Brian Larsen, August 2011
The starting gate drops and I hear nothing but the sound of screaming two-strokes. I get off the line pretty well, but several bikes are ahead of me.
But things start to change. Bike after bike seems to fall behind me and out of my vision as I move toward the front of the pack. I stay on the gas as long as I can, hit the brakes hard, and dive into the first corner. I charge out of the first turn, and I’m in front.
Until last week, I haven’t ridden a bike at all in two years. Until last week, I haven’t been on a motocross track in thirty years. I’m fifty years old and this is the first race of my life.
“You ought to try vintage motocross,” Todd tells me. The time is two years previous, and I’m at Todd’s farm where I’ve taken my daughter to ride horses with some friends. They brush the horses, saddle up, and ride around a dusty arena, but Todd and I head straight for talking about farming and motorcycles.
I’ve known Todd all my life. We both come from long-time farm families in our hometown of Wilson Creek, Washington. Our mothers have been friends for decades.
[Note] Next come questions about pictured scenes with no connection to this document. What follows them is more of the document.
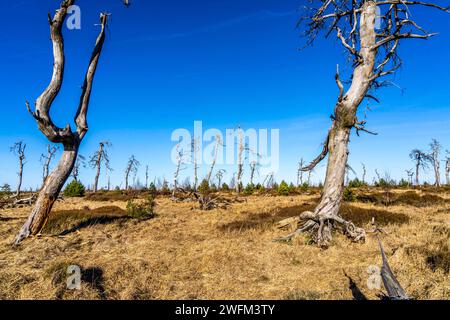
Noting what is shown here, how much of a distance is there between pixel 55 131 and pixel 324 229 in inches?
297

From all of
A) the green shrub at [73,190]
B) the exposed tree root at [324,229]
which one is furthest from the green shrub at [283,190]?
the exposed tree root at [324,229]

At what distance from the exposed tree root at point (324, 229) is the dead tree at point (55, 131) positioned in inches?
246

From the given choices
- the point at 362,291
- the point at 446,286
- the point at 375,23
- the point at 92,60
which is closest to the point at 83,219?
the point at 92,60

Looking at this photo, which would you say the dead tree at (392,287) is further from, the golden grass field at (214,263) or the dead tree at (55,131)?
the dead tree at (55,131)

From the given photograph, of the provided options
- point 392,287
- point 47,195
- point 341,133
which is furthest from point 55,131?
point 392,287

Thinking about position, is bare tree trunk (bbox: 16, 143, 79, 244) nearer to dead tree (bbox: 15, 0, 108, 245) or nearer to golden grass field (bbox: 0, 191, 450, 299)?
dead tree (bbox: 15, 0, 108, 245)

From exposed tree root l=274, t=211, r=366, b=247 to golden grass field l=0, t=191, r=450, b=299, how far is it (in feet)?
0.69

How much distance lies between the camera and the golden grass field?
4.82 meters

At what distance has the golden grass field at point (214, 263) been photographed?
15.8 feet

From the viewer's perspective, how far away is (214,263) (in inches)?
251

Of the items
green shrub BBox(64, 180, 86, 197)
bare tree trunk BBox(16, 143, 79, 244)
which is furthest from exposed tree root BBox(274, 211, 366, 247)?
green shrub BBox(64, 180, 86, 197)
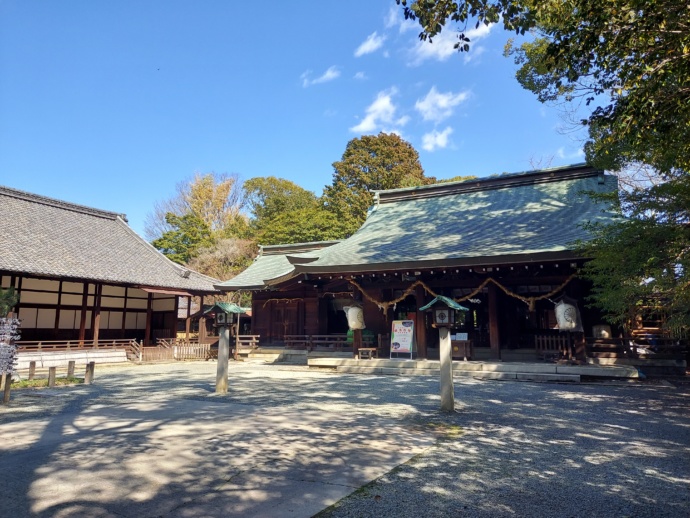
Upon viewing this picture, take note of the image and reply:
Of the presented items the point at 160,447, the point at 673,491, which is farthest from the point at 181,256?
the point at 673,491

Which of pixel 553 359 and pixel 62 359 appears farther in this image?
pixel 62 359

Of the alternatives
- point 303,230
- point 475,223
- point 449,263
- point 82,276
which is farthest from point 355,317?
point 303,230

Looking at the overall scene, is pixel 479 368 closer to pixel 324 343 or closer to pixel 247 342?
pixel 324 343

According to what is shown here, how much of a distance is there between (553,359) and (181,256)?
2958cm

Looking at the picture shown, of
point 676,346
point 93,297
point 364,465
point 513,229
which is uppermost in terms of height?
point 513,229

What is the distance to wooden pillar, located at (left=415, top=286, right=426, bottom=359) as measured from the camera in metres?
14.6

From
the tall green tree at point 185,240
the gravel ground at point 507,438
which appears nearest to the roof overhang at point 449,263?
the gravel ground at point 507,438

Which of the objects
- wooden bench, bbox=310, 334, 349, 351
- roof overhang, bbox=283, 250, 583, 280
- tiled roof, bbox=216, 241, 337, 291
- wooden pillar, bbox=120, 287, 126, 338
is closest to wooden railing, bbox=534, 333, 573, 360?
roof overhang, bbox=283, 250, 583, 280

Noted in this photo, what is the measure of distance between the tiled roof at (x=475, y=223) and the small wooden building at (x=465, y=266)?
4 cm

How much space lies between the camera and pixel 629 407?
8070 millimetres

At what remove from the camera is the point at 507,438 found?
5988mm

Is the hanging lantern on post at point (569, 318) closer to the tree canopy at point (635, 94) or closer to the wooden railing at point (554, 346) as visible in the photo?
the wooden railing at point (554, 346)

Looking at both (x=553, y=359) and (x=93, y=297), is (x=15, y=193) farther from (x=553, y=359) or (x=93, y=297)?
(x=553, y=359)

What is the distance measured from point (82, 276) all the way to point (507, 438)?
1777cm
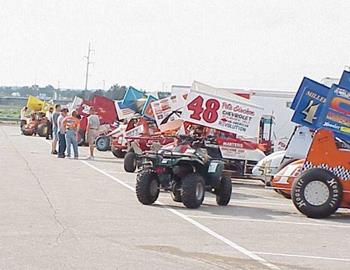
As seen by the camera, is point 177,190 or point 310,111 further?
point 310,111

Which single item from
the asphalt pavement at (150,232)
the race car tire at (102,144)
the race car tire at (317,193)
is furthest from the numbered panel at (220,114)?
the race car tire at (102,144)

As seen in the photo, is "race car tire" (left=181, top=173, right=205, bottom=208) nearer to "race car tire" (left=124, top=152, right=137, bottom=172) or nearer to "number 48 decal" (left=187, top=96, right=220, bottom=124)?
"number 48 decal" (left=187, top=96, right=220, bottom=124)

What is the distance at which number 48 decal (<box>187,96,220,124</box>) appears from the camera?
21.5m

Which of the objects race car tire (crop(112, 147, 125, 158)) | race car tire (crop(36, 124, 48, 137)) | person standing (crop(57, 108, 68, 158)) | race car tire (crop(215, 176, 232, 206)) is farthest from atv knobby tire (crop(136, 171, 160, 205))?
race car tire (crop(36, 124, 48, 137))

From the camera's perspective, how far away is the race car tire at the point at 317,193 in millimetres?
14336

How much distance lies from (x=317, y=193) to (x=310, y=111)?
2.49m

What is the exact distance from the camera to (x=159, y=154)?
50.0ft

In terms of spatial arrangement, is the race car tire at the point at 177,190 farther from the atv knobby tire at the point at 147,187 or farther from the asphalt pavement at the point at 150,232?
the atv knobby tire at the point at 147,187

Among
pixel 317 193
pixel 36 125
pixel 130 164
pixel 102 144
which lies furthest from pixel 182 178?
pixel 36 125

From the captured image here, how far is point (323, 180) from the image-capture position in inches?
567

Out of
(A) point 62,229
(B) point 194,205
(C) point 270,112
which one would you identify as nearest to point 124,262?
(A) point 62,229

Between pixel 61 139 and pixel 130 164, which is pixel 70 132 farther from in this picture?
pixel 130 164

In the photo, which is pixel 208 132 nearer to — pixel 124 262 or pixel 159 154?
pixel 159 154

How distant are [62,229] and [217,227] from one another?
2498 millimetres
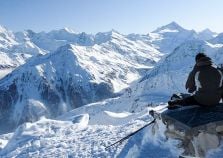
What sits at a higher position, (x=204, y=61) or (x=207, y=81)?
(x=204, y=61)

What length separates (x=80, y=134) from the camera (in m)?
21.1

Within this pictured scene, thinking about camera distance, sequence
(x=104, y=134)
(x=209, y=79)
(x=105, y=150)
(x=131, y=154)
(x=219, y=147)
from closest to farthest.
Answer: (x=219, y=147) → (x=209, y=79) → (x=131, y=154) → (x=105, y=150) → (x=104, y=134)

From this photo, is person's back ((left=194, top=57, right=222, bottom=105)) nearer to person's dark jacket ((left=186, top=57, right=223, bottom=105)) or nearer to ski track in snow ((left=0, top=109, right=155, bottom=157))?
person's dark jacket ((left=186, top=57, right=223, bottom=105))

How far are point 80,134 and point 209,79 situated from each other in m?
11.0

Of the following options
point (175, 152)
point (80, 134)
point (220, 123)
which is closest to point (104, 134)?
point (80, 134)

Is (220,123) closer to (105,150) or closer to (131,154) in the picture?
(131,154)

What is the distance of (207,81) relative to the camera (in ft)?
36.8

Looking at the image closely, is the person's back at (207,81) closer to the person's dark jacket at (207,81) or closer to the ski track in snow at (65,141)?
the person's dark jacket at (207,81)

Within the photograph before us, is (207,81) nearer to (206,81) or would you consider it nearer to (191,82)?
(206,81)

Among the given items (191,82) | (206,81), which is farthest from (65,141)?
(206,81)

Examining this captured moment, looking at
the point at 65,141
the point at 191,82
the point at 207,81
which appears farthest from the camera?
the point at 65,141

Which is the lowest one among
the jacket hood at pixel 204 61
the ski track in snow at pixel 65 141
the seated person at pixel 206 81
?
the ski track in snow at pixel 65 141

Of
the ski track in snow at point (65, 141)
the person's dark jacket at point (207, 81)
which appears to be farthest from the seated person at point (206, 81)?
the ski track in snow at point (65, 141)

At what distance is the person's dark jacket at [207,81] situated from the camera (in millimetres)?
11188
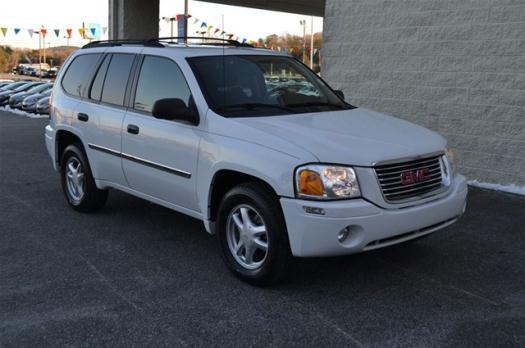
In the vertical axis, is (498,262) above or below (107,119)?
below

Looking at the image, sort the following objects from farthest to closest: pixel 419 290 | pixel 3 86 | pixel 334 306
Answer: pixel 3 86
pixel 419 290
pixel 334 306

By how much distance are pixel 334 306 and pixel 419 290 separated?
726 millimetres

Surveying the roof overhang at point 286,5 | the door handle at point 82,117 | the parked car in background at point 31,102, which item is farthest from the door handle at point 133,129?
the parked car in background at point 31,102

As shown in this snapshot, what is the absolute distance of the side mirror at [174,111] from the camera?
4484 mm

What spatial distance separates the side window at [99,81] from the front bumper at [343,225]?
9.54 ft

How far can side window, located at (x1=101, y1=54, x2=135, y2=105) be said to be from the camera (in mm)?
5559

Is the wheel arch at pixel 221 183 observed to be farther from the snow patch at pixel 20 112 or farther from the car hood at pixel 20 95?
the car hood at pixel 20 95

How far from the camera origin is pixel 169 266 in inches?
187

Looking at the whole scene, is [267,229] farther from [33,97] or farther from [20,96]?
[20,96]

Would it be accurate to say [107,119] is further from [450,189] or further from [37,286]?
[450,189]

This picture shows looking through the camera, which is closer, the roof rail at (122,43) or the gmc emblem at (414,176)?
the gmc emblem at (414,176)

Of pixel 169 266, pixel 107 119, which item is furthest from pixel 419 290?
pixel 107 119

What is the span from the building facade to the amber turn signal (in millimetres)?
4936

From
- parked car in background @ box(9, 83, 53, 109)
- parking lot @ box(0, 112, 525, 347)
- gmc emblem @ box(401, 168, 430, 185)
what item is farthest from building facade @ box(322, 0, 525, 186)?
parked car in background @ box(9, 83, 53, 109)
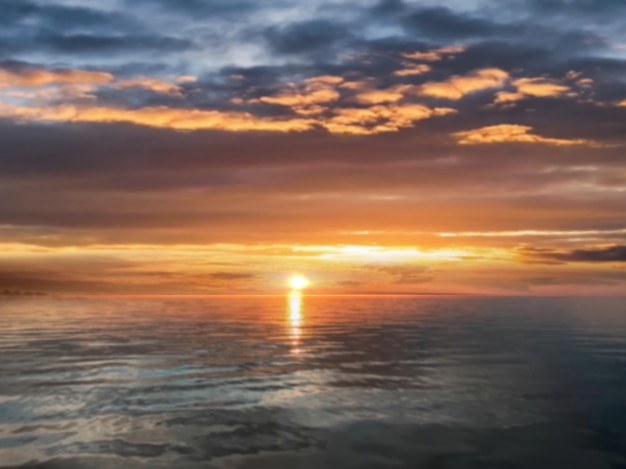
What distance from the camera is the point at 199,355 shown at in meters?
42.1

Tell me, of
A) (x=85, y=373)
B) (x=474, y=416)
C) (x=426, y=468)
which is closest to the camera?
(x=426, y=468)

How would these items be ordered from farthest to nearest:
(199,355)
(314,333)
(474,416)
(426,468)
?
1. (314,333)
2. (199,355)
3. (474,416)
4. (426,468)

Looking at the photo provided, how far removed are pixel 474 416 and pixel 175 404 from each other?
1213 centimetres

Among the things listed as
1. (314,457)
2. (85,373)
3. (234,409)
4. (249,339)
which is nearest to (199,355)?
(85,373)

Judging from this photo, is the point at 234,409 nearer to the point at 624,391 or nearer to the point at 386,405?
the point at 386,405

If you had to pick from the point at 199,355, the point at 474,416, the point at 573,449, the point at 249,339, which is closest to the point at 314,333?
the point at 249,339

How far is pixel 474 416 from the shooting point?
22625 millimetres

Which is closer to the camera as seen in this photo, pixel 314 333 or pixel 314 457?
pixel 314 457

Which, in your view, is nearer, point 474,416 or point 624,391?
point 474,416

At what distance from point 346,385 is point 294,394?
11.8 feet

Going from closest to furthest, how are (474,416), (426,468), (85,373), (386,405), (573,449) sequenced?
1. (426,468)
2. (573,449)
3. (474,416)
4. (386,405)
5. (85,373)

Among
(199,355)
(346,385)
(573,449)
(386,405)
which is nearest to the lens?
(573,449)

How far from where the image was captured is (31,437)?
19.5m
Todd is several years younger than I am, but we share a common love for dirt bikes. We’re two of the most prominent dirt bike fanatics sprinkled through the history of our small town.
I listen to Todd talk about motocross, Huskys, and things motorcycle, but I don’t live here anymore and motorcycles seem to have faded to a forgotten corner of my existence. I’m an English professor these days and live twelve hours away in Redding, California. My world is filled with the more sedentary pursuits of reading books, grading essays, and writing papers. I come home every summer to visit my family and anyone else I run into, to reconnect with farming, small town life, and to enjoy the wheat fields, rocks, sagebrush and wildflowers of eastern Washington. Several times in the last few years I’ve bumped into Todd.
Like hidden seeds waiting to germinate, his words seem to stick with me. My job is pretty good mostly, but the late spring becomes a real grind for everyone. Perhaps to escape the crush of grading and work, I punch “vintage motocross northwest” into Google. The search eventually leads me to the Hammer and Tongs website where I’m impressed by the vibrant scene of vintage motocross: multiple races, a season long series, and the resurgence of the late 1970s, the golden age of motocross.
I stumble onto some race results and see Todd’s name and enter his name on a search. I discover that he’s been doing well, in fact winning a lot in the intermediate class. I dig around on the Hammer and Tongs website and also discover that vintage motocross has two classes: vintage (pre-1974/pre-long travel suspension) and evolution (1974-1981) where the rules prohibit three things: disc brakes, liquid cooling, and linkage suspension. The evolution class interests me because it covers the years when I was most involved in the sport and ends about the time I sold my 1976 Suzuki RM250A motocross bike and went off to college.
Up at my mom’s place in Wilson Creek I’ve got a Yamaha IT250 enduro stored in a grain bin since 1994 when I moved away. I bought it used for $400 dollars at least twenty years ago to ride as a play bike and to herd cows. Post college, I farmed with my dad for nine years and needed something better than my totally trashed Bultaco Alpina 250, purchased totally used for $35.00. I’d never been a Yamaha fan, but I bought it because the price was right and because it was basically what I wanted: an enduro in good condition with a low first gear, a large gas tank, and a long travel suspension. Besides, it’s blue and I like the color. The bike later proves its worth when I use it to singlehandedly stop the only cattle stampede in the entire history of our ranch.